Write out the records word for word, but only the stretch from the line that contains "How distant is" through the line that contains "955 centimetres", including both of those lines.

════

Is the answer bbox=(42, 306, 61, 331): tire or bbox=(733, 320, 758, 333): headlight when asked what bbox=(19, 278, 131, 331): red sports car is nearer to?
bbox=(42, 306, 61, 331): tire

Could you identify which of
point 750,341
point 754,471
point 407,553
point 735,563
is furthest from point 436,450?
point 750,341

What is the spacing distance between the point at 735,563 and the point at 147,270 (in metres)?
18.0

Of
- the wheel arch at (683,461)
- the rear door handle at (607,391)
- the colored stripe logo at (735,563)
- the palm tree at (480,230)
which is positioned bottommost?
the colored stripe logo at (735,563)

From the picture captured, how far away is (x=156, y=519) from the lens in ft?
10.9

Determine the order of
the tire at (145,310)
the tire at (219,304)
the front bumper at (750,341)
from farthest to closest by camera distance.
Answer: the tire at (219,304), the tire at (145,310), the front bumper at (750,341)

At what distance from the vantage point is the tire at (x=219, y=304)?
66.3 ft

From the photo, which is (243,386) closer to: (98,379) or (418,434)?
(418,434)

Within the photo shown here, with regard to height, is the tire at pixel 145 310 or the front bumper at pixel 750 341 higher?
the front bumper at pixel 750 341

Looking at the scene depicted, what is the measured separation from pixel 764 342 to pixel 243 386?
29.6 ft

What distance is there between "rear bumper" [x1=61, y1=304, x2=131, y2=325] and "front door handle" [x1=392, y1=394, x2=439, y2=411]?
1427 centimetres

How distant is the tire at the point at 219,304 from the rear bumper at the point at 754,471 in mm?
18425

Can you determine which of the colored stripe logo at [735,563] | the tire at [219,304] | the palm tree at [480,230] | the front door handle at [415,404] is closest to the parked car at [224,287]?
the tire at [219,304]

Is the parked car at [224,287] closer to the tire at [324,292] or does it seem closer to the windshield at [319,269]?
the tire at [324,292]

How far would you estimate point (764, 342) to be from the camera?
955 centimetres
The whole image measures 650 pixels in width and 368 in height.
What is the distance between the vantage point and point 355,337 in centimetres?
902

════

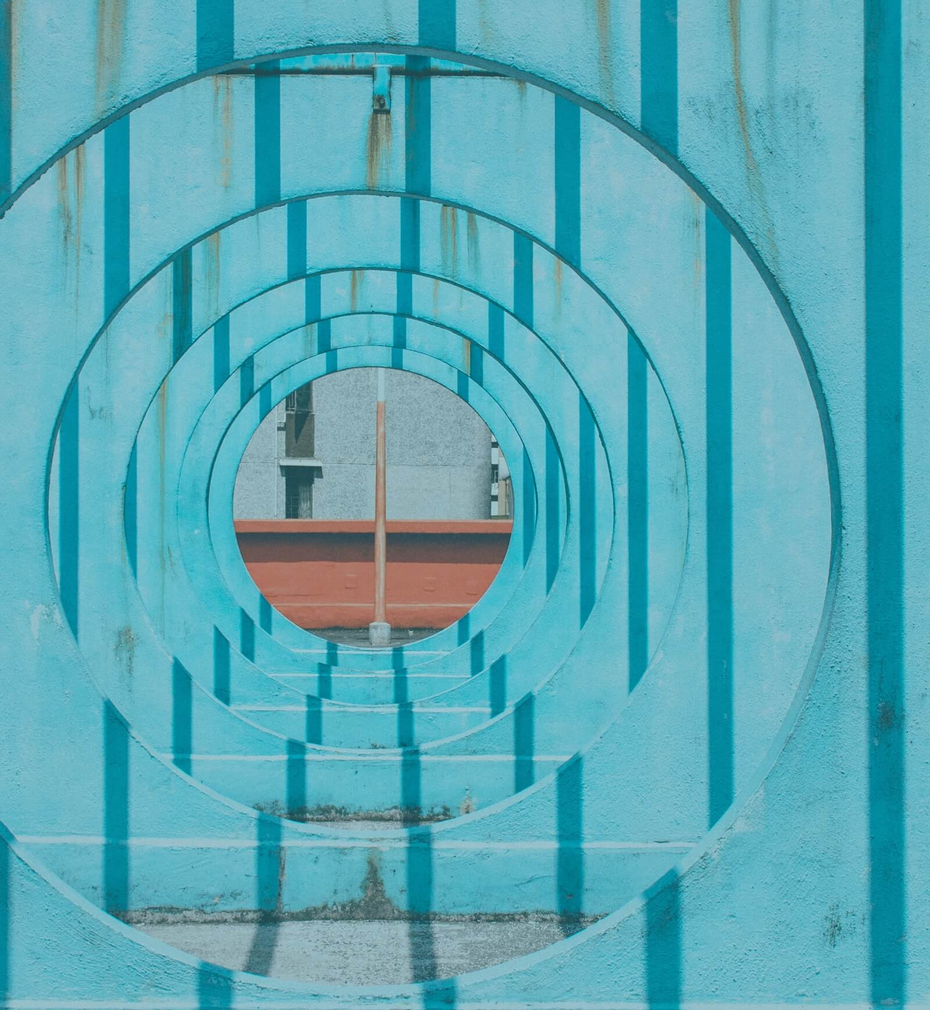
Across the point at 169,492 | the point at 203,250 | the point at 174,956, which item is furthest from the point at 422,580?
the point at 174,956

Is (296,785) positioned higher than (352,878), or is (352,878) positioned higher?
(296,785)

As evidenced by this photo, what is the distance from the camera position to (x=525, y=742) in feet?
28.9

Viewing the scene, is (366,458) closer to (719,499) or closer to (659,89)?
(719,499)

════

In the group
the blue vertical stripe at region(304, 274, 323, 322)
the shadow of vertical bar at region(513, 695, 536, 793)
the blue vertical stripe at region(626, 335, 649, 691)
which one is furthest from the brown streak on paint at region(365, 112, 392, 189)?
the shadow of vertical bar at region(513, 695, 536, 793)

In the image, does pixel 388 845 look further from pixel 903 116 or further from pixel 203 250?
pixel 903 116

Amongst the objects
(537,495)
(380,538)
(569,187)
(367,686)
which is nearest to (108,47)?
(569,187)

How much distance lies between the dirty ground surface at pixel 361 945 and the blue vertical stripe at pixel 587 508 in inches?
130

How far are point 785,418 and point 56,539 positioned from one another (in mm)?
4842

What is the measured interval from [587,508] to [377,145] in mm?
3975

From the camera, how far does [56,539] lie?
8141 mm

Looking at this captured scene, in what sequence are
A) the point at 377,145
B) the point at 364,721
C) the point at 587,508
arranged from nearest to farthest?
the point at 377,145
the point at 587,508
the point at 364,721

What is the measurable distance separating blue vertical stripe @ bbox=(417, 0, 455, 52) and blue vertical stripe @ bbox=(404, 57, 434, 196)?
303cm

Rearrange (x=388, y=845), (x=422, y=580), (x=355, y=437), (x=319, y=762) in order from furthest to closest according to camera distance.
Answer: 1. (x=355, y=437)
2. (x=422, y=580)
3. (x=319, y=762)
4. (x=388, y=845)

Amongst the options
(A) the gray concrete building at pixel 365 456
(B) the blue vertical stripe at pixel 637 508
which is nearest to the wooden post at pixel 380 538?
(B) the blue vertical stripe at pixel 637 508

════

### ANSWER TO THIS TASK
How distant is the tire at the point at 219,304 from the rear bumper at the point at 754,471 in mm?
18425

Can you determine which of the colored stripe logo at [735,563] | the tire at [219,304] | the palm tree at [480,230] | the front door handle at [415,404] is closest to the parked car at [224,287]?
the tire at [219,304]

Is the parked car at [224,287] closer to the tire at [324,292] or does it seem closer to the windshield at [319,269]?
the tire at [324,292]

How far would you estimate point (764, 342) to be from the camera?
955 centimetres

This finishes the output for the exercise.